*AIM OF THE TASK*:
Copy the rows again word for word, beginning with the line that contains "Is the point at 184,242" and continuing through the final row.
[start of GIVEN DATA]
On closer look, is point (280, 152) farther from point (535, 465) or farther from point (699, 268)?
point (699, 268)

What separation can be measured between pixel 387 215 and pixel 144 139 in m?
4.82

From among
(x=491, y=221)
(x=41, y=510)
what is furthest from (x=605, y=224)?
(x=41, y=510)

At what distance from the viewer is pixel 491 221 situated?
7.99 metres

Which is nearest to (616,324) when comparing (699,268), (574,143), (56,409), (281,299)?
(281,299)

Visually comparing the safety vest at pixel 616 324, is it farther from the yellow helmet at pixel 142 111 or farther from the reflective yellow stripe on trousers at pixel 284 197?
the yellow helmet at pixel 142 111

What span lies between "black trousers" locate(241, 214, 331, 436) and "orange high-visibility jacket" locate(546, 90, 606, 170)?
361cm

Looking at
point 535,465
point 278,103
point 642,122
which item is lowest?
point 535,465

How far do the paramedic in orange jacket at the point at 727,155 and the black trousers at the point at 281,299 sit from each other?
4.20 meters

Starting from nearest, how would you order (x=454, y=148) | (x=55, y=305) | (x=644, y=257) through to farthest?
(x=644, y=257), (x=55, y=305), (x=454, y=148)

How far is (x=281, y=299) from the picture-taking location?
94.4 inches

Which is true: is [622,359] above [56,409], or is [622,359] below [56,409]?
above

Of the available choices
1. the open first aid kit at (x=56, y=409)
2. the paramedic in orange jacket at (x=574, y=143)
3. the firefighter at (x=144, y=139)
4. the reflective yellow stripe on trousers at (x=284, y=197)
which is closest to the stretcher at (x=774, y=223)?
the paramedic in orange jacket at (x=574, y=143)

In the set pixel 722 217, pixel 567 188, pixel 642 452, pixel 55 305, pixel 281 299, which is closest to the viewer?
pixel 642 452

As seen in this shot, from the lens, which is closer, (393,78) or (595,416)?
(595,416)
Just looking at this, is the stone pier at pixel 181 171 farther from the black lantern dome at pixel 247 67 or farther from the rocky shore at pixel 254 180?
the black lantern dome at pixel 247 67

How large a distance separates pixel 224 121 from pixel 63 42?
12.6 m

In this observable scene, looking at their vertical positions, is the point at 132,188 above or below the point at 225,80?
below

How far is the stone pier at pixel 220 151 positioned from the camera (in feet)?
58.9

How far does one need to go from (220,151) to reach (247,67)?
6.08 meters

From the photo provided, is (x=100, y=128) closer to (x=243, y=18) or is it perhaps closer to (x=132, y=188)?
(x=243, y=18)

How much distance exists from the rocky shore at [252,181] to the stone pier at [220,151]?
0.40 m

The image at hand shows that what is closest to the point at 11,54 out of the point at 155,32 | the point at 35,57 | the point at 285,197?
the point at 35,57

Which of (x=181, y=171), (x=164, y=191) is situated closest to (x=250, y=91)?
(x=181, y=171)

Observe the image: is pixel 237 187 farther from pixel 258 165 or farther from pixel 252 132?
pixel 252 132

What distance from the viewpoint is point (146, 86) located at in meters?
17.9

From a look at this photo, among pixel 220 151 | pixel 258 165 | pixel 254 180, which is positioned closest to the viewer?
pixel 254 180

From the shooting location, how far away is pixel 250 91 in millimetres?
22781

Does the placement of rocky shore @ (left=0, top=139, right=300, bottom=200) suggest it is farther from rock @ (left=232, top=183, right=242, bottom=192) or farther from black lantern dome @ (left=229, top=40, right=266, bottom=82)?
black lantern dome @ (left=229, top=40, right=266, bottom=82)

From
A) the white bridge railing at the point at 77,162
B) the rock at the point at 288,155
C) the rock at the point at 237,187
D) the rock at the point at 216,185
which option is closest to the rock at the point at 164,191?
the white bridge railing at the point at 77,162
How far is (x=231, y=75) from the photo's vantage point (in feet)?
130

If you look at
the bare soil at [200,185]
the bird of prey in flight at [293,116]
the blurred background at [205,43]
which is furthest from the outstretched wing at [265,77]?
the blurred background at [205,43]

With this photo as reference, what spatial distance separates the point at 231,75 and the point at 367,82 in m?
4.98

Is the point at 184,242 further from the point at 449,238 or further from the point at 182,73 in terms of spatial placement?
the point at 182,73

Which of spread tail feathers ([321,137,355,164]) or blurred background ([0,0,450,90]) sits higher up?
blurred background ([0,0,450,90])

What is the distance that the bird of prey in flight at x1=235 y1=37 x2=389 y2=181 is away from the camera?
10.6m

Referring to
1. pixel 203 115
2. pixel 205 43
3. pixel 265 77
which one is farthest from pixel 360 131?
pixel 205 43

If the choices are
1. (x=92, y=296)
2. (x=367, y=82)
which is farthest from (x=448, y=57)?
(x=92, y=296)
[end of GIVEN DATA]
*ANSWER TO THE PROBLEM*:
Is the point at 184,242 further from the point at 449,238 or further from the point at 182,73 in terms of spatial placement?
the point at 182,73

Which of spread tail feathers ([321,137,355,164]) or blurred background ([0,0,450,90]) sits higher up?
blurred background ([0,0,450,90])

What is the distance that the bird of prey in flight at x1=235 y1=37 x2=389 y2=181 is away from the camera?
10.6m

Referring to
1. pixel 203 115
2. pixel 205 43
3. pixel 265 77
which one is farthest from pixel 360 131?
pixel 205 43

If the choices are
1. (x=92, y=296)
2. (x=367, y=82)
which is farthest from (x=448, y=57)?
(x=92, y=296)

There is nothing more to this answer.